Mes cernes sous les yeux, c'est pas compliqué: tu visualises le "avant" des pubs pour les crèmes miracles, tu ajoutes comme une légère possession démoniaque et trois nuits en garde à vue, et tu imagines que c'est encore pire.
Juin, sans surprise, c'est le tunnel administratif et émotionnel qu'on appelle pudiquement la fin de l'année scolaire, c'est des réunions, importantes et utiles (rarissimes créatures mythologiques qui ne fleurissent qu'une fois tous les dix ans) ou pas importantes ni utiles mais obligatoires, des visites de l'école aux nouveaux parents, l'Inspecteur dans les murs deux fois, un dernier conseil d'école, des répartitions d'élèves dans les nouvelles classes, des projets à faire valider pour l'an prochain, une invasion de stagiaires de seconde dans les classes, une fête d'école un dimanche (pince moi je rêve) et un spectacle devant les parents (achevez-moi) un soir de semaine, des parents d'élèves qui commencent tous leurs mails par Je me permets, des commandes qui arrivent au compte goutte, complètes ou pas complètes, qu'il faut vérifier, répartir et ranger, des bilans des compte-rendus des synthèses, des pots de départ et des pots de départ à la retraite et y en a qui ont bien de la chance, commême.

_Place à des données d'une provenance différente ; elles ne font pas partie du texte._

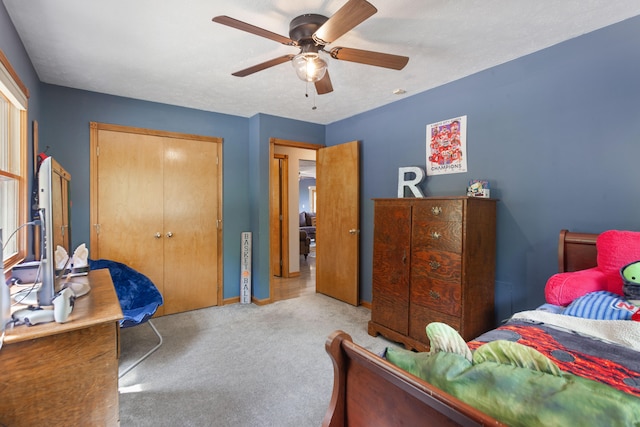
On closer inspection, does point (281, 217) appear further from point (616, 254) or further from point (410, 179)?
point (616, 254)

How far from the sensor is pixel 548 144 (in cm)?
227

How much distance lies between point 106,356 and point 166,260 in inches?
90.1

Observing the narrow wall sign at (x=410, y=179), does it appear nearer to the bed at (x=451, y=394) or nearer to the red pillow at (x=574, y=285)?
the red pillow at (x=574, y=285)

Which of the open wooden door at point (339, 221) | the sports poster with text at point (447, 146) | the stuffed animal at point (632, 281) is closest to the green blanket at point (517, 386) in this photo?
the stuffed animal at point (632, 281)

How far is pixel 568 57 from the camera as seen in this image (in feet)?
7.03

Alors voilà, comme tous les ans juin me piétine la nuque avec application et le premier Danois qui passe et qui me propose d'aller vivre avec lui dans une petite maison blanche et rouge au bord de l'eau, je pars avant la fin de sa phrase, je jure.

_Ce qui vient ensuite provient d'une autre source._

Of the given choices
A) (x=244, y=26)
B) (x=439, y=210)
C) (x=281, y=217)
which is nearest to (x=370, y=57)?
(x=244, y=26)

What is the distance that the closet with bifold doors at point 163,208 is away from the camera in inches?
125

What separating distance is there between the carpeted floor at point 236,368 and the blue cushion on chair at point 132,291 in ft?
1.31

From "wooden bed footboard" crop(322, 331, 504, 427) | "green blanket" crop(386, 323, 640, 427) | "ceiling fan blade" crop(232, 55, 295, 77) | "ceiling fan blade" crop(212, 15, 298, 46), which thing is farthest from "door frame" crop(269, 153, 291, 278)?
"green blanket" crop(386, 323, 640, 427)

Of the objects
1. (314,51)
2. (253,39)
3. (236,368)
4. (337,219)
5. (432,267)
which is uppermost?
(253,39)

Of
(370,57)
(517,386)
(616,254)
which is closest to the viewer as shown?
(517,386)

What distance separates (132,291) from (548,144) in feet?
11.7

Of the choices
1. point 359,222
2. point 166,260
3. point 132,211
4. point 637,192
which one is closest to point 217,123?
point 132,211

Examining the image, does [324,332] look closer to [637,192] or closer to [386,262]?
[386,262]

Mais Juin c'est aussi mes derniers jours avec une classe de mignons qui m'ont fait rire toute l'année [tiens, vendredi dernier je leur montre la photo d'une balayette, ils savent nommer l'objet (une balayette donc, tu suis?) et quand je demande à quoi ça sert C'est pour se laver les dents)], surtout mon petit R. (remember) qui part au CP et comment je vais faire sans lui, nan mais je me demande: l'autre jour, alors que j'explique la signification de l'expression Avoir une taille de guêpe, il me répond sur un ton de commère mal embauchée poings sur les hanches Aah ben ça, c'est pas comme ma sœur ! Je pense que j'ai vécu ma dernière grande leçon de grammaire affective de l'année, allez. Je ne contrôle plus grand chose mais je fais illusion jusqu'en juillet.
Et sinon, vous, le mois de juin, ça vaaa, hum?
Tout pareil !
RépondreSupprimerVivement que j'aille cueillir des fraises 😉
Un ou deux niveaux (scolaires) au-dessus on a les convocations pour le bac, qui elles aussi arrivent au compte-goutte, et les surveillances, et les derniers conseils de classe et les réunions que le chef nous impose et dont il ne sortira que du vent (il veut pas demander sa mut', lui?) et aussi le pot de fin d'année qui s'annonce, en juillet. Mais pas de pestacle de fin d'année, merci.